#### Action item A
Answer these from the etcd passage, one per line:
(i) What format does etcd use to serialize values in v3?
(ii) What does etcd return when a watch is reopened from a revision that has been compacted?
(iii) Where does Raft write each operation before it is applied to bbolt?
#### Action item B
Continue the etcd passage from its last sentence.

#### Page text

▽

Values are serialized using protocol buffers (not JSON — JSON was used in v2, protobuf was adopted in v3 for efficiency). The API server handles serialization/deserialization; etcd only stores bytes.

Watch Mechanism

The watch API is what makes Kubernetes reactive. Instead of polling the API server (and therefore etcd), Kubernetes controllers open long-lived watch connections. When any watched object changes, the watch delivers an event immediately.

Controller start sequence:
  1. Controller opens watch: WATCH /registry/pods --rev=current
  2. Controller performs initial LIST (full sync from current state)
  3. Controller processes all existing pods (reconcile initial state)
  4. New events arrive on watch stream as pods are created/updated/deleted
  5. Controller processes each event (reconcile changed state)

If the watch stream is interrupted (network partition, etcd restart):
  6. Controller records the last received revision
  7. Controller reopens watch from last revision: WATCH /registry/pods --rev=N
  8. etcd delivers all events since revision N (MVCC history)
  9. Controller processes missed events without full re-LIST

If revision N has been compacted (see below):
  10. etcd returns ErrCompacted
  11. Controller falls back to full LIST + re-establish watch

This design provides efficient, reliable change notification. The MVCC history guarantees no events are missed even during brief disconnections, as long as the watch is re-established before the relevant revisions are compacted.

The API server implements a watch cache (informer cache) that buffers etcd events in memory. Controllers watch the API server's cache, not etcd directly. This means etcd serves only O(control plane components) watch connections, not O(all controllers in all namespaces), significantly reducing etcd load.

etcd Storage Engine: bbolt

etcd uses bbolt (a fork of boltdb), an embedded key-value store based on a B+ tree, as its on-disk storage engine. bbolt stores all data in a single memory-mapped file: /var/lib/etcd/member/snap/db.

Key bbolt properties: - ACID transactions: writes are grouped into transactions; all writes in a transaction are atomic - Copy-on-write B+ tree: writes create new tree nodes rather than modifying existing ones, enabling concurrent reads during writes - Memory-mapped I/O: the OS page cache serves as the in-memory buffer; bbolt does not maintain its own cache - Write-ahead log (WAL): Raft writes the operation to the WAL (/var/lib/etcd/member/wal/) before applying it to bbolt, ensuring durability even if the process crashes mid-write

The memory-mapped file grows as data is written. bbolt does not shrink the file when data is deleted — free pages are tracked internally and reused. This means the etcd data file size is monotonically non-decreasing unless a defrag operation is performed (etcdctl defrag).

△

#### Data excerpt
▽

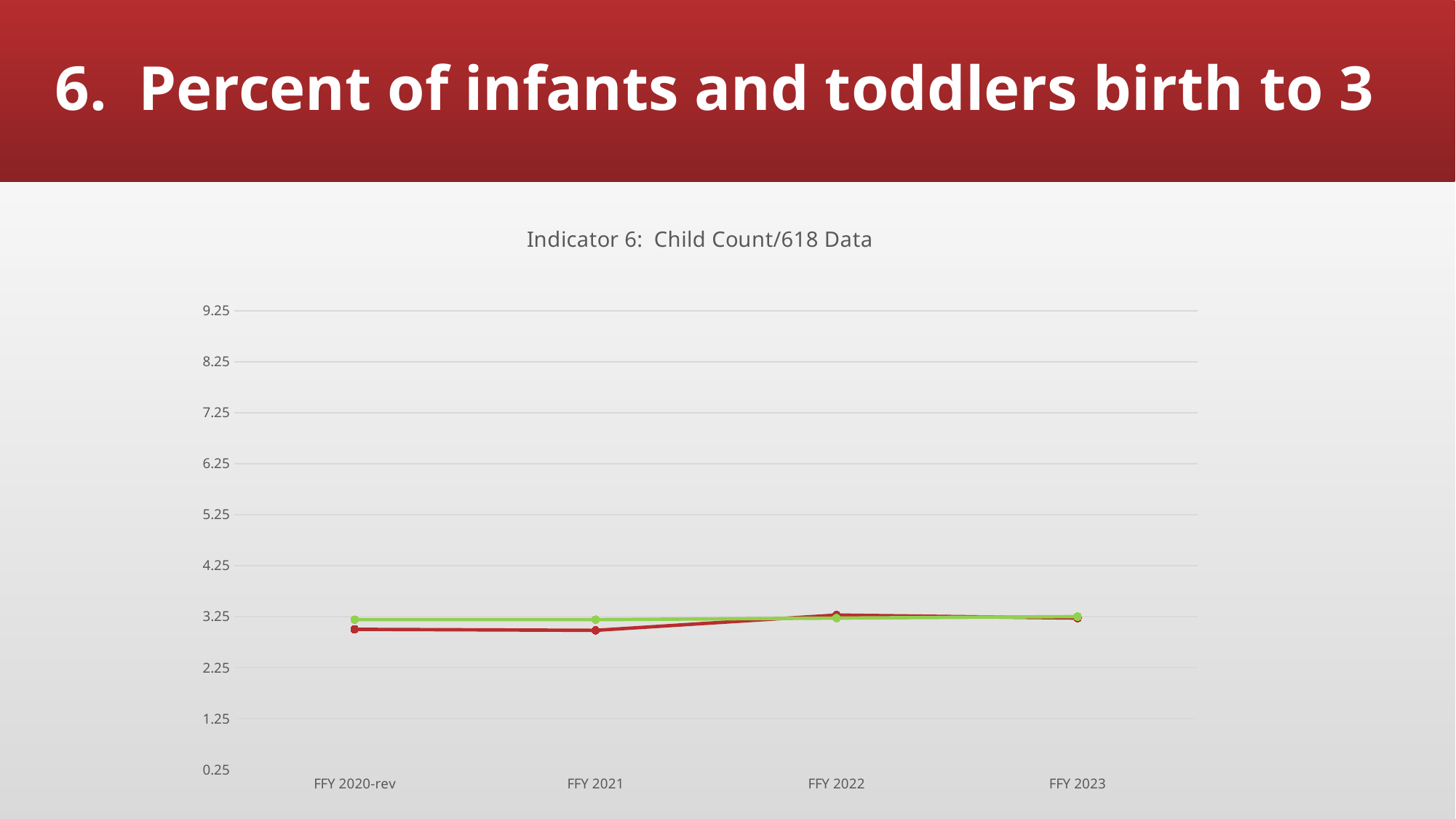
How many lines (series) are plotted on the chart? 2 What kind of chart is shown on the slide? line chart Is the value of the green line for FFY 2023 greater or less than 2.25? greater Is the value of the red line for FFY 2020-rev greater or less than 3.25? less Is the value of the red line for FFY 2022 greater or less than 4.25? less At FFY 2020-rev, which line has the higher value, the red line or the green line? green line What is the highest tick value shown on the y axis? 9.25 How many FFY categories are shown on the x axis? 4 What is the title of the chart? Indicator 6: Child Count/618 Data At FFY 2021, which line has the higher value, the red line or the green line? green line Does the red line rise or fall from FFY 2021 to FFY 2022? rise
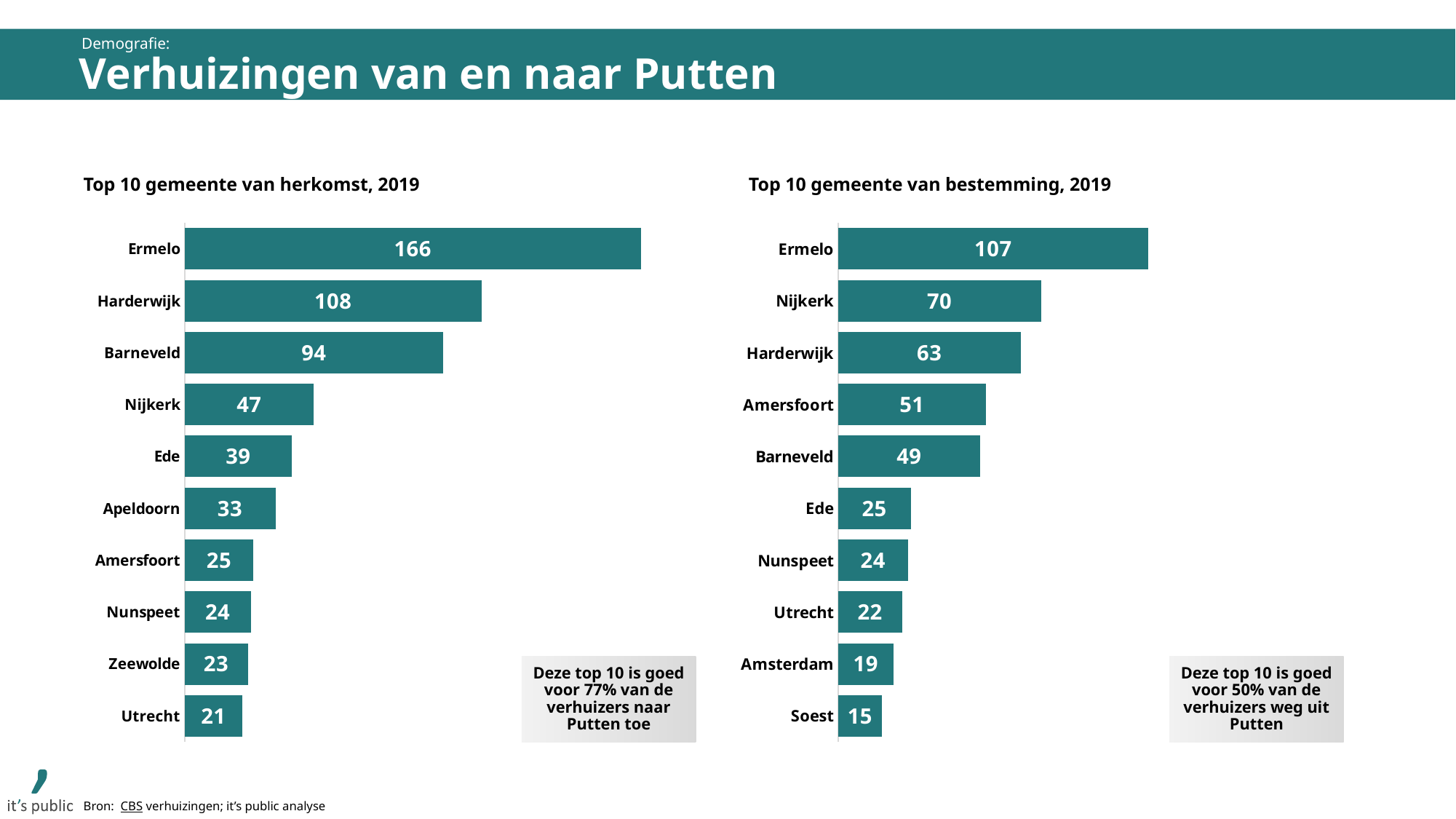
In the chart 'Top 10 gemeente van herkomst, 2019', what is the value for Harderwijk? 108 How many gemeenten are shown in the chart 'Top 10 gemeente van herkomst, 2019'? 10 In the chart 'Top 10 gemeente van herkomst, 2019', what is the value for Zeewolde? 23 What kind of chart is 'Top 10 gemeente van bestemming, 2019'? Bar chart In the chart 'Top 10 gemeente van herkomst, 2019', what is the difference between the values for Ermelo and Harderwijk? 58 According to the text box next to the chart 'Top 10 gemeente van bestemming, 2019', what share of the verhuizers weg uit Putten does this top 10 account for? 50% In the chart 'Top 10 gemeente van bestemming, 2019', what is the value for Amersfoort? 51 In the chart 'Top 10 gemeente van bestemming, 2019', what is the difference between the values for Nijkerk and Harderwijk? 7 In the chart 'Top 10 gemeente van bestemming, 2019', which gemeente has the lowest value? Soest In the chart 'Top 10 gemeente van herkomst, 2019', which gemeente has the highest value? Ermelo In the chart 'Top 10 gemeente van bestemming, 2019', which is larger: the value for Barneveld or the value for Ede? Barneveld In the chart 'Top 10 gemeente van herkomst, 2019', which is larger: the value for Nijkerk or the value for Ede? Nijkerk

△

#### Task result A
(i) Protocol buffers.
(ii) ErrCompacted.
(iii) The write-ahead log, /var/lib/etcd/member/wal/.

#### Task result B
Performance Requirements

etcd is extremely sensitive to disk write latency. Raft requires that log entries be durably written to disk before acknowledging writes. If disk writes take too long, followers fall behind, leader elections may trigger unnecessarily, and write throughput collapses.

etcd write latency requirements:
  p99 write latency < 10ms      ← absolute requirement
  p99 write latency < 1ms       ← optimal, achieved with NVMe SSD

Storage IOPS requirements (typical 3000-node cluster):
  Write IOPS: ~100-500/second
  Burst: higher during rolling deployments, node storms

etcd Performance on Different Storage:
  NVMe SSD (local)     p99: <1ms      ✓ Recommended
  SATA SSD (local)     p99: 1-5ms     ✓ Acceptable
  EBS gp3 (AWS)        p99: 3-10ms    ⚠ Borderline (use io2 for prod)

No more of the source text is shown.